◆ **Extracted records**
================
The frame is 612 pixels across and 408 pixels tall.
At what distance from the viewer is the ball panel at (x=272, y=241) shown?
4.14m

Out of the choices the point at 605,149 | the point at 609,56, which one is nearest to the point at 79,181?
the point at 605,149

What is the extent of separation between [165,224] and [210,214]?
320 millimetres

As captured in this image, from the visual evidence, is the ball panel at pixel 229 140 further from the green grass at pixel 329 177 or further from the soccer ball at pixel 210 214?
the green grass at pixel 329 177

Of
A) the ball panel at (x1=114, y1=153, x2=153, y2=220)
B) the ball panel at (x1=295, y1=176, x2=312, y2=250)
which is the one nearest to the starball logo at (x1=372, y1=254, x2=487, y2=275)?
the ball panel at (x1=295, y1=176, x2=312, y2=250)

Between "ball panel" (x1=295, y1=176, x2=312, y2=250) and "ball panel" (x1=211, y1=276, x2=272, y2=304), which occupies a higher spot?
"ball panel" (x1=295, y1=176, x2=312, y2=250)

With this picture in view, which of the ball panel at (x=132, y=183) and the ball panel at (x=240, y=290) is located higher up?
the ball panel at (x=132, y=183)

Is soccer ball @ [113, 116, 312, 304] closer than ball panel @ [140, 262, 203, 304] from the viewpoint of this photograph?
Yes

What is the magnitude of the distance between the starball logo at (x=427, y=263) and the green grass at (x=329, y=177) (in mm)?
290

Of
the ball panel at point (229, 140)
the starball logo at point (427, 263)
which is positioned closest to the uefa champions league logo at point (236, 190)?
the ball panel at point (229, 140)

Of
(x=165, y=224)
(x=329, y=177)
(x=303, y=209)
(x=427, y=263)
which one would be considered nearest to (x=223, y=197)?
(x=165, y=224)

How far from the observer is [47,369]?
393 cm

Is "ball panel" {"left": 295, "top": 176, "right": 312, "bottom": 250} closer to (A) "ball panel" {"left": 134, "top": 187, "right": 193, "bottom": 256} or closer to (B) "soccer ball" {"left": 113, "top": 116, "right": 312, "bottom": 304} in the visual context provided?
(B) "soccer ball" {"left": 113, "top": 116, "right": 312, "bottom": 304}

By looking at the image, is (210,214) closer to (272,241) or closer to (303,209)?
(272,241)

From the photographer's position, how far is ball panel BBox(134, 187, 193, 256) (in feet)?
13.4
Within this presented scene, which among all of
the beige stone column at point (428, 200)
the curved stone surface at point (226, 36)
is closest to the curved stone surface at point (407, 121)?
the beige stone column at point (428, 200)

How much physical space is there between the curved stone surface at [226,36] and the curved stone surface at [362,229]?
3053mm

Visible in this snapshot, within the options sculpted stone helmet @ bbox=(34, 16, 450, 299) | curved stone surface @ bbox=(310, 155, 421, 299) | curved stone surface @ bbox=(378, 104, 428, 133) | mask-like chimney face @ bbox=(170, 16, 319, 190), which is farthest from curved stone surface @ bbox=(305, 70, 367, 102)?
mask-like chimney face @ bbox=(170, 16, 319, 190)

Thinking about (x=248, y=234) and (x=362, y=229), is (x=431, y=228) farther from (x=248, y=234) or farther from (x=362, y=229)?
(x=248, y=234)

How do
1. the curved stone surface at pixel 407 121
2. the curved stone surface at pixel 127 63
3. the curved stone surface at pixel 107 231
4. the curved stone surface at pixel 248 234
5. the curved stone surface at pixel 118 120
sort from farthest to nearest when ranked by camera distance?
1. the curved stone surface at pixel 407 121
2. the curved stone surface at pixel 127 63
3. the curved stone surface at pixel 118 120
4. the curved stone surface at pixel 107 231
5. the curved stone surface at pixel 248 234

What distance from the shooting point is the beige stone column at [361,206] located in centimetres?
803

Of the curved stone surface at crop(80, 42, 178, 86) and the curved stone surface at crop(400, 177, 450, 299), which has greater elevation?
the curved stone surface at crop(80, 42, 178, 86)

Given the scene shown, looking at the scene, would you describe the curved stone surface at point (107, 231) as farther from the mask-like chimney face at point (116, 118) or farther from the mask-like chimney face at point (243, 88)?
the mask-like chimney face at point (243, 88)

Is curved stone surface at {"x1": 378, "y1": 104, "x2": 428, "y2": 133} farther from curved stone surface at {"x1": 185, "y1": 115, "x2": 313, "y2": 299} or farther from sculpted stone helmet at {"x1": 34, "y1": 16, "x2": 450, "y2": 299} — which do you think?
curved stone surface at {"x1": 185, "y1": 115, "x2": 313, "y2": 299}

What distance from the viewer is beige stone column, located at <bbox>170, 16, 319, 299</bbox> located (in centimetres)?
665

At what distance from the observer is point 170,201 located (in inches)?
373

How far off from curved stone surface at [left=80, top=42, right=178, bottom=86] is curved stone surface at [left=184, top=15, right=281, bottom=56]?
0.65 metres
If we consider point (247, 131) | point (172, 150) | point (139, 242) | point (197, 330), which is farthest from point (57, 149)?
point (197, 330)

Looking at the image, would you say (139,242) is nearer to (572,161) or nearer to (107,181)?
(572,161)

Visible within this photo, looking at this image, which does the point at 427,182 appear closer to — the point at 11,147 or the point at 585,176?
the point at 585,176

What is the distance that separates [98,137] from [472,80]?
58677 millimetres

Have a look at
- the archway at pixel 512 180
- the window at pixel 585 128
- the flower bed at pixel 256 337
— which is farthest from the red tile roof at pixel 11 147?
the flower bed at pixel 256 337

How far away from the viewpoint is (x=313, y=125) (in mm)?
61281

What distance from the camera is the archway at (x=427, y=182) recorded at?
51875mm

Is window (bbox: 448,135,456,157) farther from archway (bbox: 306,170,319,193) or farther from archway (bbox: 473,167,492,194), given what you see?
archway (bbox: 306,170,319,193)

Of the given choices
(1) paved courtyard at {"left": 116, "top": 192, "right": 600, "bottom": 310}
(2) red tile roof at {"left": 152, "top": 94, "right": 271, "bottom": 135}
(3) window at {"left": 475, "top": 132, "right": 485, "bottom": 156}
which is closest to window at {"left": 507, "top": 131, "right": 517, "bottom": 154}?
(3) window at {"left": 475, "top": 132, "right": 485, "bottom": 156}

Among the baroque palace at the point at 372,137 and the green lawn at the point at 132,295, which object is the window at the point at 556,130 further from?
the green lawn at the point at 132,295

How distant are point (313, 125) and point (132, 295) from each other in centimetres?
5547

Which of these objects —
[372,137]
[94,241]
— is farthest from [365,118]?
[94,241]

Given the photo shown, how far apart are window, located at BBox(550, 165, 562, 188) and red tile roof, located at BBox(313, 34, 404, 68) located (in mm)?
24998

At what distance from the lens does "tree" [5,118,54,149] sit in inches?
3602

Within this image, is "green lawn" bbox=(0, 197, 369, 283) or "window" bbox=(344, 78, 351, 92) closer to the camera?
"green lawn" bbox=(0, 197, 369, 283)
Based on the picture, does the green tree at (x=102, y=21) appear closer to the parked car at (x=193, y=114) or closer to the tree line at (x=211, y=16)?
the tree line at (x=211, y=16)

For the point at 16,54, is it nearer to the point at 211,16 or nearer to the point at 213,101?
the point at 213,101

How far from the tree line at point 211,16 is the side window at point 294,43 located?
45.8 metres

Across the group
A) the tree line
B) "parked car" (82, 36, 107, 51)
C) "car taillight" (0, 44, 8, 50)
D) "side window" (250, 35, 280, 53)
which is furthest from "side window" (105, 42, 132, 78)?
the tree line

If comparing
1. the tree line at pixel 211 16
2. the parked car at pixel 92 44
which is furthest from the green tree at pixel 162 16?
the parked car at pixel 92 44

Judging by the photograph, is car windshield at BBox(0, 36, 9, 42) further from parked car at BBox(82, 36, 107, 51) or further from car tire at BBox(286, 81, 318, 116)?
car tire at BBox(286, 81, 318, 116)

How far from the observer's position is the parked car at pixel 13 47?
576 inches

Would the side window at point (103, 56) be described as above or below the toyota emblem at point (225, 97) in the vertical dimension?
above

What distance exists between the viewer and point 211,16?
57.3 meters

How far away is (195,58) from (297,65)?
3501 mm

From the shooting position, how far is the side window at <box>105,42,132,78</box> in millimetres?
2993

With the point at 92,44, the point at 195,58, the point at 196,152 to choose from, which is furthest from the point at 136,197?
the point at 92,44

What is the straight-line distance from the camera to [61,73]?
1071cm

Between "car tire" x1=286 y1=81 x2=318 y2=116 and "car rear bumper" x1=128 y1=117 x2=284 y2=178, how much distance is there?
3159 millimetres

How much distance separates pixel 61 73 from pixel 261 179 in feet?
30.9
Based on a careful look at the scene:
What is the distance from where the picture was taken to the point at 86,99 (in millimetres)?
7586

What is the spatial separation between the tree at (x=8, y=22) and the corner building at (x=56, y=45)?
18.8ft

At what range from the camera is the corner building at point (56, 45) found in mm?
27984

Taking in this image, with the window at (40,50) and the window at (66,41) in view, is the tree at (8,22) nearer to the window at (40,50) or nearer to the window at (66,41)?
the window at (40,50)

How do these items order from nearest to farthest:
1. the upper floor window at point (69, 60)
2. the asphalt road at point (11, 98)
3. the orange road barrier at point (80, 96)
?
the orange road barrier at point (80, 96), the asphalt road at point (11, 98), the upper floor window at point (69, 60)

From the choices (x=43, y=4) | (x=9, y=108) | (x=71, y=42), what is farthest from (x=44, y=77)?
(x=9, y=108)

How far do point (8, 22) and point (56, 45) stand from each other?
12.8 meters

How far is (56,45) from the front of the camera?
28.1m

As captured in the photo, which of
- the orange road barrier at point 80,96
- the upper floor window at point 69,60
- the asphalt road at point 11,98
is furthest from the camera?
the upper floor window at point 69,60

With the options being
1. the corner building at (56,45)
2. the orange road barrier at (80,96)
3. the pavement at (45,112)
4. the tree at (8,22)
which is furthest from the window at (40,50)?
================
◆ **Short task**
Return each line of the items as a JSON list of strings, one string per line, starting with the line that contains "At what range" and continuing through the last line of the items, with blank lines omitted.

◆ **Task response**
[
  "At what range from the camera is the corner building at point (56, 45) found in mm?",
  "27984",
  "Taking in this image, with the window at (40,50) and the window at (66,41) in view, is the tree at (8,22) nearer to the window at (40,50) or nearer to the window at (66,41)?",
  "the window at (40,50)",
  "How do these items order from nearest to farthest:",
  "1. the upper floor window at point (69, 60)",
  "2. the asphalt road at point (11, 98)",
  "3. the orange road barrier at point (80, 96)",
  "?",
  "the orange road barrier at point (80, 96), the asphalt road at point (11, 98), the upper floor window at point (69, 60)",
  "From the choices (x=43, y=4) | (x=9, y=108) | (x=71, y=42), what is farthest from (x=44, y=77)?",
  "(x=9, y=108)",
  "How far do point (8, 22) and point (56, 45) stand from each other?",
  "12.8 meters",
  "How far is (56,45) from the front of the camera?",
  "28.1m",
  "As captured in the photo, which of",
  "- the orange road barrier at point 80,96",
  "- the upper floor window at point 69,60",
  "- the asphalt road at point 11,98",
  "is furthest from the camera?",
  "the upper floor window at point 69,60",
  "With the options being",
  "1. the corner building at (56,45)",
  "2. the orange road barrier at (80,96)",
  "3. the pavement at (45,112)",
  "4. the tree at (8,22)",
  "which is furthest from the window at (40,50)?"
]